Sent from my iPhone using Tapatalk


----------



## MannishBoy423 (Nov 24, 2015)

themuzicman said:


> Local 52 is a studio mechanics local, this is mainly a theater forum so your chances of hearing back on this are limited.


We're all stagehands.


----------



## SteveB (Nov 25, 2015)

MannishBoy423 said:


> We're all stagehands.



And you might be surprised at how many Local 52 folks have never been inside a theater (and never will be). The construction carpenters frequently come from the trades. Dressers have probably never worked props on a show. Grips ?, maybe have moved some stage scenery around. 

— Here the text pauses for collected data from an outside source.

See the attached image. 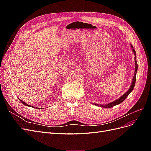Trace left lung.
I'll return each instance as SVG.
<instances>
[{
  "label": "left lung",
  "instance_id": "left-lung-1",
  "mask_svg": "<svg viewBox=\"0 0 151 151\" xmlns=\"http://www.w3.org/2000/svg\"><path fill=\"white\" fill-rule=\"evenodd\" d=\"M131 47L132 48V50H133V52H134V54H135V74H134V78H133V81H132V84H131V86L130 89H129V91H127V93H125L124 94H123L122 96H121L119 99H116V101H113L110 103L109 104H105V105H101L102 107H104V108H111V107H113L114 106H115V105H117V104H120L121 103H122L124 100L126 99V98L129 95V94L132 92V90H133V89L134 88V86H135V81H136V74H137V68H138V65H137V60H136V53H135V50L134 48V47H132V45H131ZM101 106V105H100Z\"/></svg>",
  "mask_w": 151,
  "mask_h": 151
}]
</instances>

Possibly only the electricians have done some theater work and I know that two of the IA52 folks who have contributed here, Kelly Britt and Ted Reid both have theater backgrounds, but those are the only folks I can recall hanging around the CB hallways.


----------



## MannishBoy423 (Nov 25, 2015)

SteveB said:


> And you might be surprised at how many Local 52 folks have never been inside a theater (and never will be). The construction carpenters frequently come from the trades. Dressers have probably never worked props on a show. Grips ?, maybe have moved some stage scenery around.
> 
> Possibly only the electricians have done some theater work and I know that two of the IA52 folks who have contributed here, Kelly Britt and Ted Reid both have theater backgrounds, but those are the only folks I can recall hanging around the CB hallways.


----------



## MannishBoy423 (Nov 25, 2015)

That's wonderful. Thank you for the insight. But you need only reply if you can answer my simple, humble question.


----------



## SteveB (Nov 25, 2015)

I replied to your comment about all being stagehands. Which as I indicated, Local 52 folks don't really consider themselves, thus as per muzicmans post, you may not get a reply.

But good luck with your humble question and as BTW, you don't get to choose who replies and with what useful or not, information they reply with and as note, I found your post rude and snarky.


----------



## gafftaper (Nov 26, 2015)

MannishBoy423 said:


> That's wonderful. Thank you for the insight. But you need only reply if you can answer my simple, humble question.


 Steve may have not given you the answer you wanted, but it was helpful and informative. Being snarky to someone who is well known and liked in the community here and has 3,200 more posts than you do won't help you get the answer you are looking for. 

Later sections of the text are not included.